Dear editor

The recently published paper “Construction and Validation of a Machine Learning-Based Risk Prediction Model for Sleep Quality in Patients with OSA” in Nature and Science of Sleep has drawn our close attention.¹ We read this study with great interest. It innovatively combines the LightGBM algorithm with social psychological multimodal data (n=400) to develop a sleep quality prediction model (AUC=0.910). Notably, the authors identified six core predictors through the SHAP explainability framework, including depression syndrome, ODI oxygen reduction index, anxiety symptoms, and caffeine intake, among which depression syndrome was the strongest predictor with a contribution rate of 34.2%.¹ This model not only significantly outperforms traditional methods (SVM/RF by about 12–15%), but also demonstrates clinical applicability through calibration curves and decision curve analysis (DCA) - providing significant net benefits within the 0.1–0.8 risk threshold range. This achievement provides an important decision support tool for precise intervention in obstructive sleep apnea (OSA), and its research paradigm of integrating biomarkers with behavioral factors has a significant promoting effect on individualized diagnosis and treatment in sleep medicine.

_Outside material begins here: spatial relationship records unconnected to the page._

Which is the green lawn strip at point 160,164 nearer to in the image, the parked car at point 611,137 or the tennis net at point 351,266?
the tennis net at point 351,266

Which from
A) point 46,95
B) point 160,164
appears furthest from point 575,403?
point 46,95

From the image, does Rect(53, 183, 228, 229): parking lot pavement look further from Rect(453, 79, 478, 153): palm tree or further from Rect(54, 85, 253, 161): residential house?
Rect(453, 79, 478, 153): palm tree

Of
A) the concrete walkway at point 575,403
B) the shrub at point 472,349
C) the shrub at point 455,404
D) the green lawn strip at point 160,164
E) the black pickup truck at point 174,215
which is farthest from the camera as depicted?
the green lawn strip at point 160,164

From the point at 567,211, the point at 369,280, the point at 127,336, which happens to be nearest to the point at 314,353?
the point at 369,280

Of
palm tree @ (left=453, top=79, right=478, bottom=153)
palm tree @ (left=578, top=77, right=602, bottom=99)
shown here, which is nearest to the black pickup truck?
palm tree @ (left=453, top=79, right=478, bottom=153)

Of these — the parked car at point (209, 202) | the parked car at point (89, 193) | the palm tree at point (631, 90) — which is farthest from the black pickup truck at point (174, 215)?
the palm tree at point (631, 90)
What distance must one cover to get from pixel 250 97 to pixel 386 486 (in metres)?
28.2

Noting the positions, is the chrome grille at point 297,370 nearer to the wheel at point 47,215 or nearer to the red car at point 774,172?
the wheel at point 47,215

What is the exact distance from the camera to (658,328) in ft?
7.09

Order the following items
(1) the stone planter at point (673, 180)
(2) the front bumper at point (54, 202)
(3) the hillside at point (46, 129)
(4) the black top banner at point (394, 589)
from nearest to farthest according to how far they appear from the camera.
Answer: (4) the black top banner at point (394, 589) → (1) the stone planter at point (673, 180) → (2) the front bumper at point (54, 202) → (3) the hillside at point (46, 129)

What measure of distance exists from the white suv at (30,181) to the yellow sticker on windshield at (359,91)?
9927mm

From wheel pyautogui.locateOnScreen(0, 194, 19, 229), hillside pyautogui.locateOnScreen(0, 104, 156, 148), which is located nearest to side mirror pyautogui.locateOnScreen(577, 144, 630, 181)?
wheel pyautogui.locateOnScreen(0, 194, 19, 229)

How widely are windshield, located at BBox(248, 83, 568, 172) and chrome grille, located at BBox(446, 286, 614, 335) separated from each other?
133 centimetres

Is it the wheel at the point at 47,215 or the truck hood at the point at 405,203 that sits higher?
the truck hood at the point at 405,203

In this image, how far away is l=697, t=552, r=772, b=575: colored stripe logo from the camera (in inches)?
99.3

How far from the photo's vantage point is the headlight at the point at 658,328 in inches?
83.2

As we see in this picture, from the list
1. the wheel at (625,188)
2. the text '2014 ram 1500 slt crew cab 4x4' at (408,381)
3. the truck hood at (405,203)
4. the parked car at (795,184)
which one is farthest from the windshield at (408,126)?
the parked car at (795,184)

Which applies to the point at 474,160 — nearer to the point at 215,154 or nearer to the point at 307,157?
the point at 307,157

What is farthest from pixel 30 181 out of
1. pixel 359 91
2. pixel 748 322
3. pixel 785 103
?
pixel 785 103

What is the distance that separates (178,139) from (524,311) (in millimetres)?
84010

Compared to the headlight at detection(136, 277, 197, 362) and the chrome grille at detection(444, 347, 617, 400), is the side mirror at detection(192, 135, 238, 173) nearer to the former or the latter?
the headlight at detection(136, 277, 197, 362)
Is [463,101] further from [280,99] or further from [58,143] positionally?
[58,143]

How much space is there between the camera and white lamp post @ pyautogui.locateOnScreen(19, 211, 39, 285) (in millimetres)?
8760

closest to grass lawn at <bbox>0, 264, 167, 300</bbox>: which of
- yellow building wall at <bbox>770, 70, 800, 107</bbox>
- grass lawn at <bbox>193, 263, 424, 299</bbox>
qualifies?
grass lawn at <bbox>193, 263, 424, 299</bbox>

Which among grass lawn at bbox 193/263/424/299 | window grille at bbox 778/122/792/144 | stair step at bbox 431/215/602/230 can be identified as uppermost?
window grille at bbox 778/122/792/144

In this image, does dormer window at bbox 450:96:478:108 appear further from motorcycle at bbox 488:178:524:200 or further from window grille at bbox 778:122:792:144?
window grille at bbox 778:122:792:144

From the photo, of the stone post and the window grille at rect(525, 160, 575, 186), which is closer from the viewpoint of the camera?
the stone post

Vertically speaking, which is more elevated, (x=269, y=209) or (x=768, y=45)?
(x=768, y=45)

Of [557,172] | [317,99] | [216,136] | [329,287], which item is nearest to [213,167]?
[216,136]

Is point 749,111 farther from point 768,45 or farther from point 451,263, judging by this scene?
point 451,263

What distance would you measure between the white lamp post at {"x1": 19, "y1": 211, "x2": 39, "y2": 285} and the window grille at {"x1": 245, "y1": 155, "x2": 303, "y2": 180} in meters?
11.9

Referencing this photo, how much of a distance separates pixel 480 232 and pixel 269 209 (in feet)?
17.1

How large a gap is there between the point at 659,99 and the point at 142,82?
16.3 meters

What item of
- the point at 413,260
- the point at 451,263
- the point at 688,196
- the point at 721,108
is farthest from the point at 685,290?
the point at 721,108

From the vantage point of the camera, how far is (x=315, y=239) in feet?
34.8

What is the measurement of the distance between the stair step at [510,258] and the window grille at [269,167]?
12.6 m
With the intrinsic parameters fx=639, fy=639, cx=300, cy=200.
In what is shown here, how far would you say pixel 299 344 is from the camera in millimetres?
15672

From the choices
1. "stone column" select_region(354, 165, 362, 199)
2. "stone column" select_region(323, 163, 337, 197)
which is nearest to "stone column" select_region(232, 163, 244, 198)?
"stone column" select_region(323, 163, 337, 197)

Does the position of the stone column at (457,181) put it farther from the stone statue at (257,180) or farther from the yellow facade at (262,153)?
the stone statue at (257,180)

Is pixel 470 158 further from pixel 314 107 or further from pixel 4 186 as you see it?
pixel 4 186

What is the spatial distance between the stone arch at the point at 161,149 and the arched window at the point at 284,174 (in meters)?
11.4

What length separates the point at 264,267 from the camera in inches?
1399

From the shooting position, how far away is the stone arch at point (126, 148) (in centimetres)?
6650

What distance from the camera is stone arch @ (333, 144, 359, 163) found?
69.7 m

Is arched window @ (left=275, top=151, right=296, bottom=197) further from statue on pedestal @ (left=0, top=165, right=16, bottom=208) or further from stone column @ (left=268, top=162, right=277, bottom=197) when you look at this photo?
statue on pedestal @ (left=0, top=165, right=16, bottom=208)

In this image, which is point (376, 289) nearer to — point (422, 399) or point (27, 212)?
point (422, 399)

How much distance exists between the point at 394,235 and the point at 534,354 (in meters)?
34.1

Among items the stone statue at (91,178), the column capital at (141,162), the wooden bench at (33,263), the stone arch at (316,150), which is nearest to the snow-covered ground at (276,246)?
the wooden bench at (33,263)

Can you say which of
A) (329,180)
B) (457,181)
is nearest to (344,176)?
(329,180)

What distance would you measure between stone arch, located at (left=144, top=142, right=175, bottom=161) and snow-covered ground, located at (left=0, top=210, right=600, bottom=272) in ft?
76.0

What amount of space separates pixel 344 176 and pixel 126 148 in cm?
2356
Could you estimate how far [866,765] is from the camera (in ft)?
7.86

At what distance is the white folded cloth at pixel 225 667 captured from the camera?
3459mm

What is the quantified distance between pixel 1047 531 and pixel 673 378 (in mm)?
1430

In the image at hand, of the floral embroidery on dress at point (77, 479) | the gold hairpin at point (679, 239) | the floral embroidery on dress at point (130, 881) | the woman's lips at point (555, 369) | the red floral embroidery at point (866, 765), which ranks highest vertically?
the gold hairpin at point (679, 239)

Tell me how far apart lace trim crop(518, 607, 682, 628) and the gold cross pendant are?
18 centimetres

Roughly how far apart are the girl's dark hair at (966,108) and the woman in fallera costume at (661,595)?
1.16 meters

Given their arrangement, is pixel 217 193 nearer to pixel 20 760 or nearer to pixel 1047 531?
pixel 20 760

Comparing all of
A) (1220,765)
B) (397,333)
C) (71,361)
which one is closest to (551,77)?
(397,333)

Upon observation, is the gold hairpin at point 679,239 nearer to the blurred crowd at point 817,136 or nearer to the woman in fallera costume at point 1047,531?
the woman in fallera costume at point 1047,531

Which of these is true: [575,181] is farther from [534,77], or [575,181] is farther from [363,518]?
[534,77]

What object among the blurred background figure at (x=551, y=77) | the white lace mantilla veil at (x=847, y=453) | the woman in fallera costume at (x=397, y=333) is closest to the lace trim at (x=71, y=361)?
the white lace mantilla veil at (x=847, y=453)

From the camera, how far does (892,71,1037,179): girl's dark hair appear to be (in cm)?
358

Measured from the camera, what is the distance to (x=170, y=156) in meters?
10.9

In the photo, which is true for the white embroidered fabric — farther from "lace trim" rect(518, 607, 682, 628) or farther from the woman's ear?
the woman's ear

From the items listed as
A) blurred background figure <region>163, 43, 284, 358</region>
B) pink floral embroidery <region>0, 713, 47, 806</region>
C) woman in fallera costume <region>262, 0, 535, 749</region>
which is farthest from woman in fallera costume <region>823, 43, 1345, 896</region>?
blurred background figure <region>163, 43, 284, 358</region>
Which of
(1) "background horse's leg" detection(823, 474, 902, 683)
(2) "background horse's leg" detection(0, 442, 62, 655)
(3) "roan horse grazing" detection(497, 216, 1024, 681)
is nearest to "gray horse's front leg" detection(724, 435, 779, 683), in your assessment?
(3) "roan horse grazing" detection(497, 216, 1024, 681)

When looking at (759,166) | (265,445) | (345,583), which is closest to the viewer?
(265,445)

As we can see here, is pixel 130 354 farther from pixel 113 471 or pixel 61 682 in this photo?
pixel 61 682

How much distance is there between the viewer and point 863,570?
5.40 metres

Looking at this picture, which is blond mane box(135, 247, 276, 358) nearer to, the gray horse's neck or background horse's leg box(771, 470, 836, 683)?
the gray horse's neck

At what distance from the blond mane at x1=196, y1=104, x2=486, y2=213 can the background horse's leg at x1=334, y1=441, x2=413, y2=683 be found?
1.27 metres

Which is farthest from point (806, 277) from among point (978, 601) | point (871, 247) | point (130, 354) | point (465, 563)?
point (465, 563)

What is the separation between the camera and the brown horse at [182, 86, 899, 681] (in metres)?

Despite the significant innovative value of this study, we still find several technical limitations worth discussing. Firstly, the algorithm’s extraction of temporal dynamic features is insufficient: the current model only uses static statistics such as the median ODI,² failing to capture the periodic patterns of nocturnal blood oxygen fluctuations (such as oxygen reduction event clusters during REM sleep), which may lead to misjudgment of the risk of moderate to severe patients. Secondly, the LightGBM shows a completely fitted state in the training set (AUC=1.0), and although L2 regularization is applied, the lack of multi-center external validation (single-institution sample) poses a risk of overfitting, which should be carefully evaluated.³ The study has a male proportion as high as 90%, raising doubts about the model’s generalization ability. Finally, although SHAP explanations enhance transparency, the clinical translation of feature interaction effects still faces obstacles - for example, the synergistic mechanism of depression and ODI has not been verified through longitudinal studies, and the complex tree structure prediction still relies on professional data analysts.

To optimize these limitations, it is suggested to explore the integration of time-aware architectures and traditional algorithms for improvement. For instance, introducing LSTM neural networks⁴ to process raw PSG signals: inputting the ODI sequence per minute into a bidirectional LSTM layer to capture the dynamic patterns of oxygen reduction in the first half and second half of the night, and then inputting them together with static features into the LightGBM decision layer. This can enhance the sensitivity of dynamic risk warning. At the same time, adopting a transfer learning strategy⁵ based on large open-source databases to pre-train feature encoders can effectively alleviate the problem of sample bias. To promote clinical application, it is recommended to develop an interactive risk dashboard:⁶ integrating SHAP force-directed graphs and patient historical data comparison modules to visually display actionable insights such as dynamic changes. Such improvements not only strengthen the robustness of predictions but also provide more precise time-sensitive guidance for personalized interventions such as CPAP compliance and cognitive behavioral therapy.